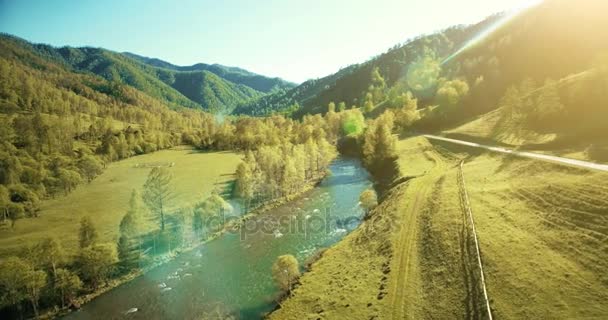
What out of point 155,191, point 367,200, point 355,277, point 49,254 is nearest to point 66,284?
point 49,254

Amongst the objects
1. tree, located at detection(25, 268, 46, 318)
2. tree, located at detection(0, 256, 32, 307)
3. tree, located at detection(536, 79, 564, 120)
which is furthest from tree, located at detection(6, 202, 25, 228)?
tree, located at detection(536, 79, 564, 120)

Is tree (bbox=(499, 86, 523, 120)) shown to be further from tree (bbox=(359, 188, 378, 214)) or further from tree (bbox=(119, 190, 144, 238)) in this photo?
tree (bbox=(119, 190, 144, 238))

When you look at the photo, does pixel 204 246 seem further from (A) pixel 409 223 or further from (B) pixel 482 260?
(B) pixel 482 260

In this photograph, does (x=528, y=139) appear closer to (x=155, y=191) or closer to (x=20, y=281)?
(x=155, y=191)

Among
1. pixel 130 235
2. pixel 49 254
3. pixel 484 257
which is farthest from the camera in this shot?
pixel 130 235

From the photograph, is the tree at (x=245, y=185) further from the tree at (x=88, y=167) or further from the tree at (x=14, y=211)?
the tree at (x=88, y=167)

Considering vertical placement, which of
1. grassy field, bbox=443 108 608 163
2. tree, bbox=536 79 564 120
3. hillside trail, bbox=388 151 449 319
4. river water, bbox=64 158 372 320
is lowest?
river water, bbox=64 158 372 320

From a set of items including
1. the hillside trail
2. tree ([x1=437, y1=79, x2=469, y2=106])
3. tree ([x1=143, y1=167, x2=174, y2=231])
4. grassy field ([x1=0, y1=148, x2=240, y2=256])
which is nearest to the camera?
the hillside trail

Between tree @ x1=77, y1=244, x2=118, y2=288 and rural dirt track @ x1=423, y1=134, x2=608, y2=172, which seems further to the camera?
tree @ x1=77, y1=244, x2=118, y2=288
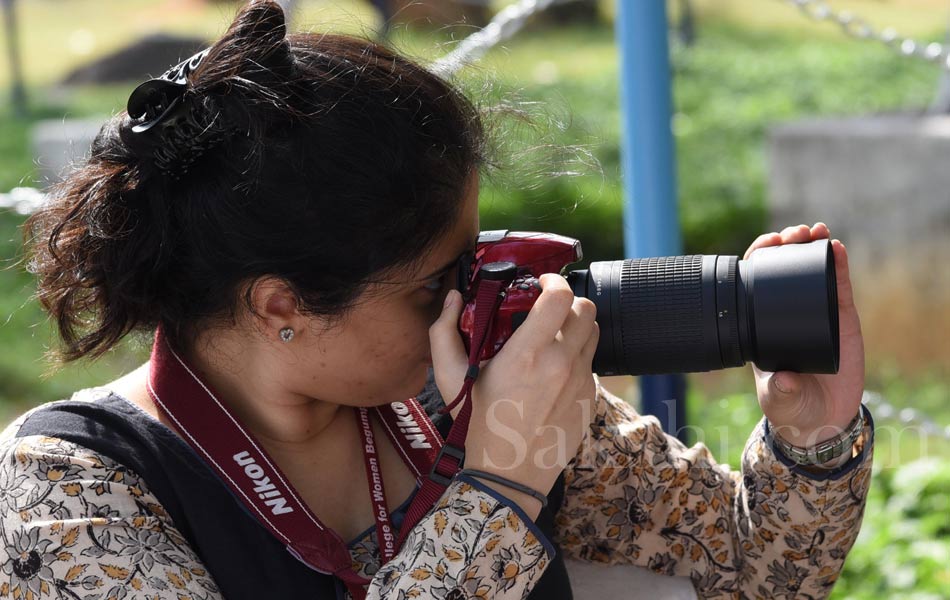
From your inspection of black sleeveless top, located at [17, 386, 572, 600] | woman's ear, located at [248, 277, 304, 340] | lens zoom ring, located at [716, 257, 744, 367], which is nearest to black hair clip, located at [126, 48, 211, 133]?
woman's ear, located at [248, 277, 304, 340]

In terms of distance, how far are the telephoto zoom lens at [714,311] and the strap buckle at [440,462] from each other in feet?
0.64

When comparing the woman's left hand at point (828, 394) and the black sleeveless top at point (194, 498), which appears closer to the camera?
the black sleeveless top at point (194, 498)

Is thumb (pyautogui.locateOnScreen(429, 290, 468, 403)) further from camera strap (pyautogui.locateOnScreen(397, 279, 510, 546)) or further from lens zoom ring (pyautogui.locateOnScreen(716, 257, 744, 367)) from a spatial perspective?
lens zoom ring (pyautogui.locateOnScreen(716, 257, 744, 367))

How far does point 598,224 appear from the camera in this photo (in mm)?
4668

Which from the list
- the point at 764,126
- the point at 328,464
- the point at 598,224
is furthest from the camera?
the point at 764,126

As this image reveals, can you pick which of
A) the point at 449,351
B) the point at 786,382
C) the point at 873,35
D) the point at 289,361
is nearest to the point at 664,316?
the point at 786,382

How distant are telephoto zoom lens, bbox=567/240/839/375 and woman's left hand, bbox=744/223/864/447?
0.11 meters

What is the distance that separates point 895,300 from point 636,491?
242 cm

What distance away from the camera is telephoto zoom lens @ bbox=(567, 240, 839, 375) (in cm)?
143

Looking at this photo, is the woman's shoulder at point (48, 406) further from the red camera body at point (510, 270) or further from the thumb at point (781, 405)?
the thumb at point (781, 405)

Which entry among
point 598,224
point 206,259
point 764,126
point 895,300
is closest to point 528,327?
point 206,259

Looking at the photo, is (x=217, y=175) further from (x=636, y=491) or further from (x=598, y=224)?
(x=598, y=224)

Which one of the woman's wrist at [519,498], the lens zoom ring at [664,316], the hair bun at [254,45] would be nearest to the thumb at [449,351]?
the woman's wrist at [519,498]

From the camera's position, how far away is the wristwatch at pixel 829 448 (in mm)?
1604
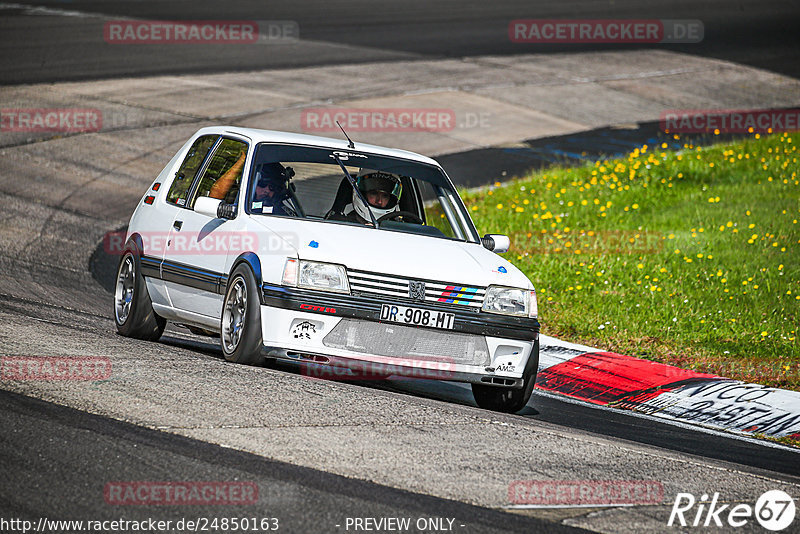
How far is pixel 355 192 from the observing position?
340 inches

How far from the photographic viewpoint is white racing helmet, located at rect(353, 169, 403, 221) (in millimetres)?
8609

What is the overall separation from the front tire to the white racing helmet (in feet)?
3.98

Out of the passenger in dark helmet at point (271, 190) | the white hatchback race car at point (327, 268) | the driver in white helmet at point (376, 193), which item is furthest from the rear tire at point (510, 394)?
the passenger in dark helmet at point (271, 190)

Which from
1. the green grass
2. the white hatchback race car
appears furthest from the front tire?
the green grass

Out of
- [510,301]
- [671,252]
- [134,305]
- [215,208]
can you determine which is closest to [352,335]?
[510,301]

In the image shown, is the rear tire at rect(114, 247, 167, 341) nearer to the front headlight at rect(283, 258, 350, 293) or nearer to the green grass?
the front headlight at rect(283, 258, 350, 293)

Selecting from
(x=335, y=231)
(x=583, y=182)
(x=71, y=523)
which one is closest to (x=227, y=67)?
(x=583, y=182)

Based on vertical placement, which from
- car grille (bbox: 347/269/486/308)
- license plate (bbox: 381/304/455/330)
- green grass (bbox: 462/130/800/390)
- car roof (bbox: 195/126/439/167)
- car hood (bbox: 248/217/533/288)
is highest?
car roof (bbox: 195/126/439/167)

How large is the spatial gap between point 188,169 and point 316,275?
236 cm

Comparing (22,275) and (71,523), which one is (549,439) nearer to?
(71,523)

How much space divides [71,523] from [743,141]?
18.7 meters

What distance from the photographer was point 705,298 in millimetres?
11984

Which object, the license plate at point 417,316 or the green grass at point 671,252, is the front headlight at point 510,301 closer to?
the license plate at point 417,316

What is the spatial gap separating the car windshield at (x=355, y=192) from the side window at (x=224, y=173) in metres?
0.20
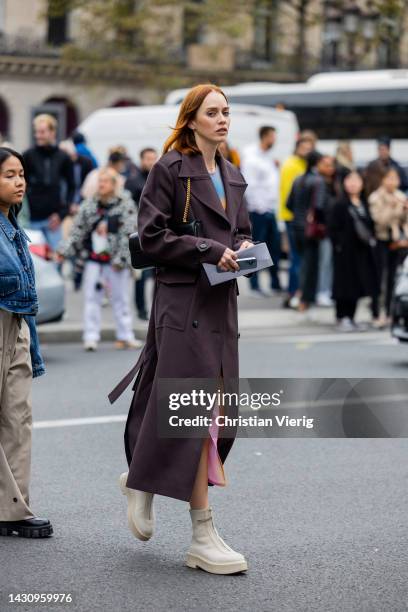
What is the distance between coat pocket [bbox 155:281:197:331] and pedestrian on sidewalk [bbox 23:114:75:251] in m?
9.52

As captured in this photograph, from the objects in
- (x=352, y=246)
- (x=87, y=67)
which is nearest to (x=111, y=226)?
(x=352, y=246)

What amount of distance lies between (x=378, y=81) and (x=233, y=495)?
85.0 ft

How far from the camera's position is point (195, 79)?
49.3 metres

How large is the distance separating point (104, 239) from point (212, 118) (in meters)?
7.35

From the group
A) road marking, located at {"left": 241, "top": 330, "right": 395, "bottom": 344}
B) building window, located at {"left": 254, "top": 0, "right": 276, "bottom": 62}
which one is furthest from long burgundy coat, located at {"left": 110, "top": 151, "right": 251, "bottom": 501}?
building window, located at {"left": 254, "top": 0, "right": 276, "bottom": 62}

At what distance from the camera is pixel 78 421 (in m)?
9.44

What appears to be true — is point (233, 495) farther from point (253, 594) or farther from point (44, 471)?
point (253, 594)

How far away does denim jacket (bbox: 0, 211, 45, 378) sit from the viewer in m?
6.16

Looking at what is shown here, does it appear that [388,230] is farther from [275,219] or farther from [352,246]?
[275,219]

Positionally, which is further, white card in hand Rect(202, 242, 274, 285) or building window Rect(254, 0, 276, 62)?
building window Rect(254, 0, 276, 62)

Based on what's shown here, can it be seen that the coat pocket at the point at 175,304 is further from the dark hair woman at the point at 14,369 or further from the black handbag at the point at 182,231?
the dark hair woman at the point at 14,369

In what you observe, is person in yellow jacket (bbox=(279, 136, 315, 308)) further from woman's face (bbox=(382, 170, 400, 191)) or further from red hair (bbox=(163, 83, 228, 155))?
red hair (bbox=(163, 83, 228, 155))

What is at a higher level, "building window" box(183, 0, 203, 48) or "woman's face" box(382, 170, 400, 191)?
"building window" box(183, 0, 203, 48)

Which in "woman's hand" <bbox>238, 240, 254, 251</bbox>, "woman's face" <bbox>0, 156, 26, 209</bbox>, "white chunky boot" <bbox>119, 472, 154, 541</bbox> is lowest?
"white chunky boot" <bbox>119, 472, 154, 541</bbox>
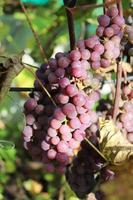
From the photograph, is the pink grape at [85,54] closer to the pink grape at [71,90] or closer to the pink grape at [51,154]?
the pink grape at [71,90]

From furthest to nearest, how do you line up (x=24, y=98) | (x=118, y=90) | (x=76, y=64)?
(x=24, y=98) < (x=118, y=90) < (x=76, y=64)

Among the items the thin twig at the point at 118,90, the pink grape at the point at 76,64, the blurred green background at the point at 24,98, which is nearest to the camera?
the pink grape at the point at 76,64

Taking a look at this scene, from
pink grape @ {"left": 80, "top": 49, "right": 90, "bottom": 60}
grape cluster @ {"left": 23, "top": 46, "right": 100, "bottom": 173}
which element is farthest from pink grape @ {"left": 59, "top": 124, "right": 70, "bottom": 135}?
pink grape @ {"left": 80, "top": 49, "right": 90, "bottom": 60}

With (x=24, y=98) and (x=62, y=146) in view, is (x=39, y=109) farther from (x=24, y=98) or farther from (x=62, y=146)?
(x=24, y=98)

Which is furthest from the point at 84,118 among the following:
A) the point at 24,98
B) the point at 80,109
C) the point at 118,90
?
the point at 24,98

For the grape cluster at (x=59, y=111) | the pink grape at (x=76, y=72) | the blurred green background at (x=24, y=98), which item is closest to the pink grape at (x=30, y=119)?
the grape cluster at (x=59, y=111)
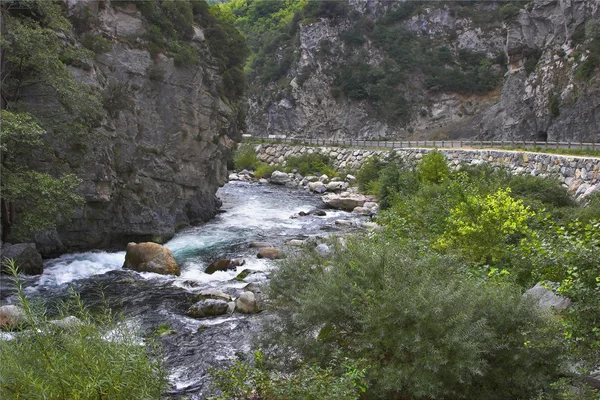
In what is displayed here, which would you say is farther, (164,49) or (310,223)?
(310,223)

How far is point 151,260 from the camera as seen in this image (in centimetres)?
1605

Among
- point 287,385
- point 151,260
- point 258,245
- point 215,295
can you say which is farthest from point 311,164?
point 287,385

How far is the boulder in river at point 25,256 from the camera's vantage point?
13.9m

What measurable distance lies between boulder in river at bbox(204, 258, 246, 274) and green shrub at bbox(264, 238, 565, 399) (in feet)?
28.5

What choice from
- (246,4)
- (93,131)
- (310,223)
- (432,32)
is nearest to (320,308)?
(93,131)

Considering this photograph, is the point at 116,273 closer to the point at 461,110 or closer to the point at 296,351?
the point at 296,351

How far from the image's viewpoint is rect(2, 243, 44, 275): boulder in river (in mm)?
13906

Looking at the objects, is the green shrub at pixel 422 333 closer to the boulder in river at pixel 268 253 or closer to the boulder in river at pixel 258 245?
the boulder in river at pixel 268 253

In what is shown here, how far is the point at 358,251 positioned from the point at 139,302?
7.42 metres


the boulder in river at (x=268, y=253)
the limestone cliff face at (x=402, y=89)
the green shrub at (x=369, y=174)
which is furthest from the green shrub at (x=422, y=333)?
the limestone cliff face at (x=402, y=89)

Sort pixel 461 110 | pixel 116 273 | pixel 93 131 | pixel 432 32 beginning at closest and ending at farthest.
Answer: pixel 116 273
pixel 93 131
pixel 461 110
pixel 432 32

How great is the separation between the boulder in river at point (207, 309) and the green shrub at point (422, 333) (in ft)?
15.6

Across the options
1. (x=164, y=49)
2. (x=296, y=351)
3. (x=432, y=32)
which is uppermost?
(x=432, y=32)

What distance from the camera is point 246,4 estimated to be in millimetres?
97938
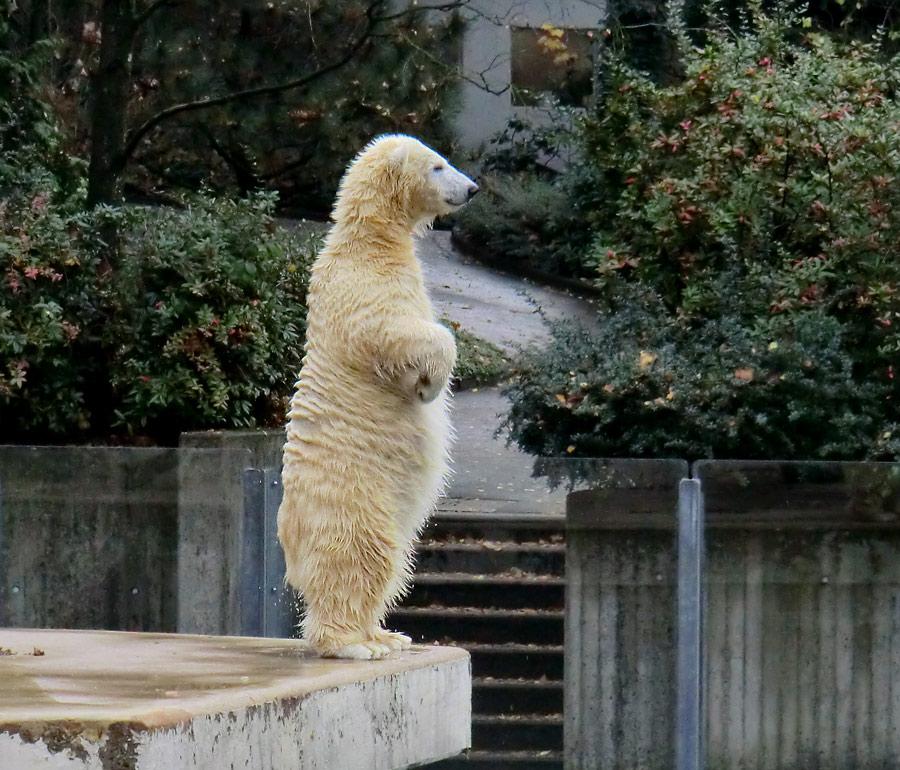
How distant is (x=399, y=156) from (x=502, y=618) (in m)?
3.53

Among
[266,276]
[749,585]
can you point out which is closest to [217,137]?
[266,276]

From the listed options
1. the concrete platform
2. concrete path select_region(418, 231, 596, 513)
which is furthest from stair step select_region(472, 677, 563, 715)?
the concrete platform

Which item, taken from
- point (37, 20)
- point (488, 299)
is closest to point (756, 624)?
point (37, 20)

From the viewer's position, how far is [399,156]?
4.46 metres

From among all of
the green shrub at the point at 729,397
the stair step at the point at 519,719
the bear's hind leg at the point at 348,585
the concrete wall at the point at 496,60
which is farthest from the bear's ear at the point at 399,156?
the concrete wall at the point at 496,60

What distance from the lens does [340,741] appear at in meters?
3.84

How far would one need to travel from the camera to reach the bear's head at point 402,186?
4.46m

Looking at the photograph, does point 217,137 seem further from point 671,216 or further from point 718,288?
point 718,288

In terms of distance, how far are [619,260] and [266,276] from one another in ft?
7.34

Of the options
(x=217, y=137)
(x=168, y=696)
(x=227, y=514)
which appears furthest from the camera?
(x=217, y=137)

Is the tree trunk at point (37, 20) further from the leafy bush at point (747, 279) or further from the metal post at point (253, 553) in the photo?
the metal post at point (253, 553)

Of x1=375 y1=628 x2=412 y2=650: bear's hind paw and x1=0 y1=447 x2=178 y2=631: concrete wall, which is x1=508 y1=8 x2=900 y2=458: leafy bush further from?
x1=375 y1=628 x2=412 y2=650: bear's hind paw

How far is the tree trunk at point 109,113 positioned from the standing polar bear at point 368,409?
5.22 metres

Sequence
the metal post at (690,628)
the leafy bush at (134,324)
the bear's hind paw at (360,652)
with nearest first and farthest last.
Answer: the bear's hind paw at (360,652) < the metal post at (690,628) < the leafy bush at (134,324)
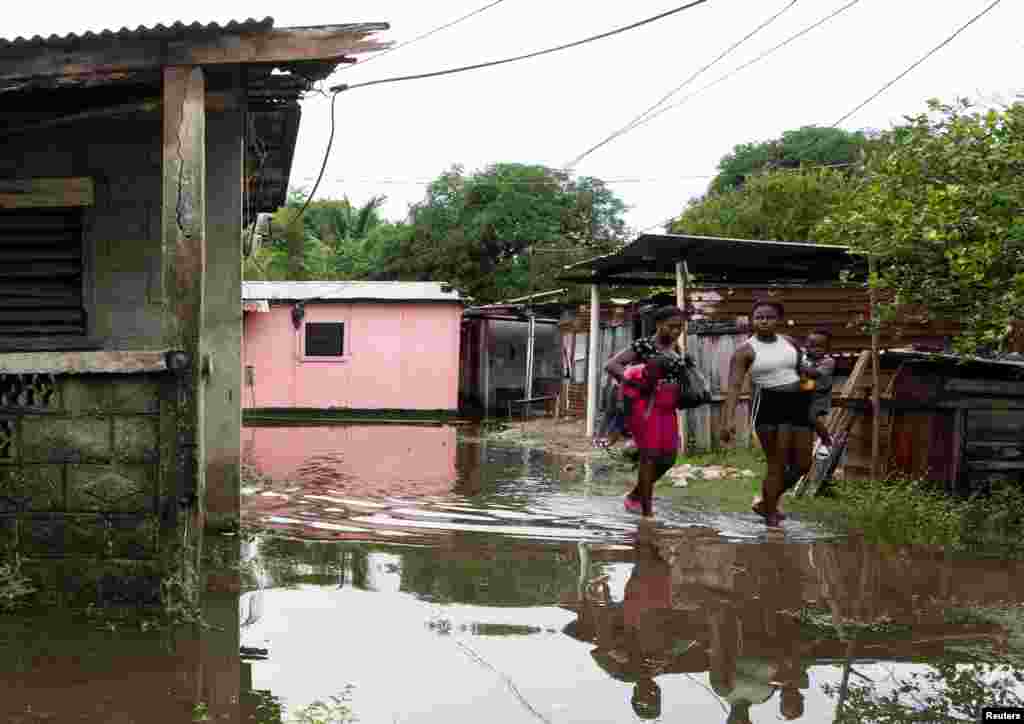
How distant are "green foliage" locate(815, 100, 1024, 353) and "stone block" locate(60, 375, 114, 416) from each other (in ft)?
17.8

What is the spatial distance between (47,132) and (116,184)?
66 cm

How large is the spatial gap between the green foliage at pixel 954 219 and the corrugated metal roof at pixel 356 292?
52.9 ft

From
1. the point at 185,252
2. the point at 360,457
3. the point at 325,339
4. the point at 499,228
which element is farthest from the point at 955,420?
the point at 499,228

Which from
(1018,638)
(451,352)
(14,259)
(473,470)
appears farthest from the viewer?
(451,352)

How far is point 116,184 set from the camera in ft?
26.7

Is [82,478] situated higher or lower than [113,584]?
higher

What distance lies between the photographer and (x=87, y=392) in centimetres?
553

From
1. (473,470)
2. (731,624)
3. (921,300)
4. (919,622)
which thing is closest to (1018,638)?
(919,622)

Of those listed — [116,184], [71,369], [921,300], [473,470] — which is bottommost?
[473,470]

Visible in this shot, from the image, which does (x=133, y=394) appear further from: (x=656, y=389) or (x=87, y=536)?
(x=656, y=389)

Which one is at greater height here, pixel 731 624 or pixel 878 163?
pixel 878 163

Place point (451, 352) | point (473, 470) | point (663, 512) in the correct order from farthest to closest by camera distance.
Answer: point (451, 352) < point (473, 470) < point (663, 512)

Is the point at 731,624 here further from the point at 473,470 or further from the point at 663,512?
the point at 473,470

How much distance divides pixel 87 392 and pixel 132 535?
762 mm
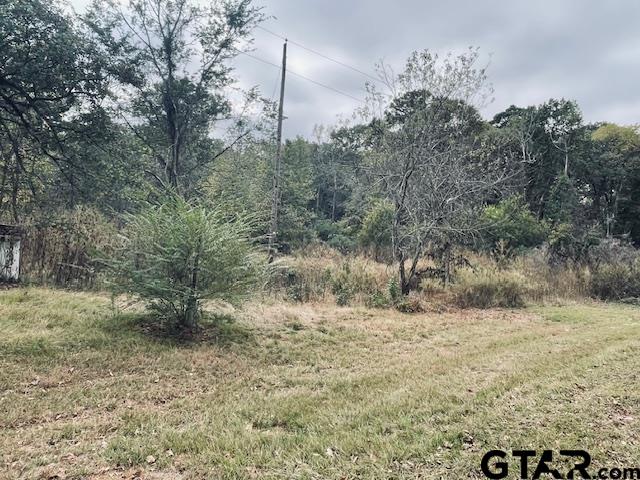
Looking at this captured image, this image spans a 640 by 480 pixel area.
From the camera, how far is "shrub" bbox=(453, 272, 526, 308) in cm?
917

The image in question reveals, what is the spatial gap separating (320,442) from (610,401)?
236 centimetres

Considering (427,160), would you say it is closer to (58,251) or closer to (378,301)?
(378,301)

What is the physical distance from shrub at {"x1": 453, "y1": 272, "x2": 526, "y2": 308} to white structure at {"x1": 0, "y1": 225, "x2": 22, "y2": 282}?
8.73m

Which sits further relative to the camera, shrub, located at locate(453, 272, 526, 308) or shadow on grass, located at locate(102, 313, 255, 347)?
shrub, located at locate(453, 272, 526, 308)

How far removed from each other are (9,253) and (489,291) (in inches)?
382

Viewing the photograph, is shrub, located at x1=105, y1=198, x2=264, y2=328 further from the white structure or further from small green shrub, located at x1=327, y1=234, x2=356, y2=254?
small green shrub, located at x1=327, y1=234, x2=356, y2=254

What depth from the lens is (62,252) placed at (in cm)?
743

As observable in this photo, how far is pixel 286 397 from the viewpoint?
3561 mm

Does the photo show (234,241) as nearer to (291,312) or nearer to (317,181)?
(291,312)

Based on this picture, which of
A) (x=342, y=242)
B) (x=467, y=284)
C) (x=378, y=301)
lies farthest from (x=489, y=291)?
(x=342, y=242)

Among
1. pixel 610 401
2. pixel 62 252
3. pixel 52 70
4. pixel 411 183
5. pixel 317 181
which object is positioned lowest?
pixel 610 401

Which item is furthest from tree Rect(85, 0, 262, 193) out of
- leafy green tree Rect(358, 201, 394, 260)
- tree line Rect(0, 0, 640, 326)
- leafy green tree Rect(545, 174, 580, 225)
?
leafy green tree Rect(545, 174, 580, 225)

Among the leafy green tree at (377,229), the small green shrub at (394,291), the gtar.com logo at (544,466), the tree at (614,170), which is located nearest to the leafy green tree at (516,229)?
the leafy green tree at (377,229)

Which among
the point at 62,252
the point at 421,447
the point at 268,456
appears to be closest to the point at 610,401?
+--
▶ **To do**
Identify every line in the data above that contains the string "farther", and copy each such line in full. The match is case-sensitive.

▶ **Result of this task**
What appears to be true — is point (233, 495) farther from point (253, 594) or farther from point (44, 471)?
Looking at what is shown here, does it appear that [388,230] is farther from [275,219] or farther from [352,246]?
With (x=24, y=98) and (x=62, y=146) in view, is (x=39, y=109) farther from (x=24, y=98) or farther from (x=62, y=146)?
In what is displayed here, which would you say is farther, (164,49) or (310,223)?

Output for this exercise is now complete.